→ **Text**:
BEGIN
Swedish explorer (1905–1938)

Eva Dickson (born Eva Lindström; 8 March 1905 – March 1938) was a Swedish explorer, rally driver, aviator and travel writer. She was the first woman to have crossed the Sahara desert by car. She was perhaps the first female rally driver in Sweden (1925), and the third Swedish female aviator (1923).

==Biography==
Eva Dickson was the daughter of the wealthy Albert Lindström, who managed stud farms for horse breeding, and his wife Maria. She was raised at Ljung Castle.

In 1925 she married the rally driver Olof Dickson, great-grandson of James Dickson, but they divorced in 1932 as he didn't agree to her travels. Her travels attracted great attention, and she published several travel guides and descriptions of her experiences. She financed her travels by making bets with various wealthy society people.

In 1932 she met Baron Bror von Blixen-Finecke – the former spouse of Out of Africa author, Karen Blixen. They met in Kenya and soon became lovers. After her meeting with Blixen in 1932, she took a bet and drove by car from Nairobi to Stockholm in 1932, thus becoming the first woman to have crossed the Sahara by car.

In 1934 she was back in Kenya with Bror Blixen, where she participated in various scientific expeditions. The following year they both travelled to Ethiopia, where she covered the Abyssinia Crisis as a war correspondent for The Weekly Journal, a Swedish newspaper. They left Ethiopia on mules, on a 2,000 kilometre trip back to Kenya.

In 1936, the couple married in New York City and spent their honeymoon sailing around Cuba and the Bahamas with friends Ernest Hemingway and his 2nd wife Pauline. The trip ended with the couple visiting Hemingway at his hometown of Key West.
END
→ **Supplied data**:
BEGIN
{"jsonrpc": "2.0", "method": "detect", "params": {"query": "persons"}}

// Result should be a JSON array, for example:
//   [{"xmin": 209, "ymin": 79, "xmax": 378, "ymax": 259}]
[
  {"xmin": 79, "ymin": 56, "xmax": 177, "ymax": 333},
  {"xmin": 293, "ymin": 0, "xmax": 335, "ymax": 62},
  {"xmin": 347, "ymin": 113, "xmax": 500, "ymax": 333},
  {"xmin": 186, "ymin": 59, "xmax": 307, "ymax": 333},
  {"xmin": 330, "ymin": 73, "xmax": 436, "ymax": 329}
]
END
→ **Work item A**:
In the Eva Dickson biography, which newspaper did she cover the Abyssinia Crisis for as a war correspondent?
→ **Work item B**:
Which occupations does the opening sentence of the Eva Dickson biography give for her? List every one.
→ **Work item C**:
Write the next part of the Eva Dickson biography, starting after its last sentence.
The records have nothing to do with the Eva Dickson biography.

→ **Exercise output A**:
The Weekly Journal, a Swedish newspaper.

→ **Exercise output B**:
- Explorer
- Rally driver
- Aviator
- Travel writer

→ **Exercise output C**:
On 3 June 1937, she started a car trip from Stockholm to Beijing via the Silk Road. To become the first person to drive the Silk Road had long been her big dream, and something she wanted to do before settling down with Bror in Kenya. Driving without any companions, the trip took her through Germany, Poland, Romania, Turkey, Syria and Iran. After having reached Afghanistan, she was advised to detour via India, as her intended route was regarded too dangerous for a lone woman. When she reached Calcutta, she was taken ill and treated with a cure of arsenic in a hospital, which worsened her condition.

While in Calcutta she realised that she was running out of money. She also learned the news of the Second Sino-Japanese War and realised that her planned route to China was now impossible and she had to give up her plans to reach Beijing. Although weak after her hospital spell, she decided to drive back to Europe. When she reached Baghdad in Iraq in March 1938, her trip had been going on for nine months. After a dinner one evening outside Baghdad at some friends' house, she was driving back to her hotel, but lost control over the car in a steep curve and crashed. She died immediately. Her husband, Bror von Blixen, was immediately telegraphed about her death, but he was out on a safari and did not get the telegram until he came back to Nairobi on 28 July 1938. By then her body had already been transported to Stockholm, where she was buried on 22 April 1938.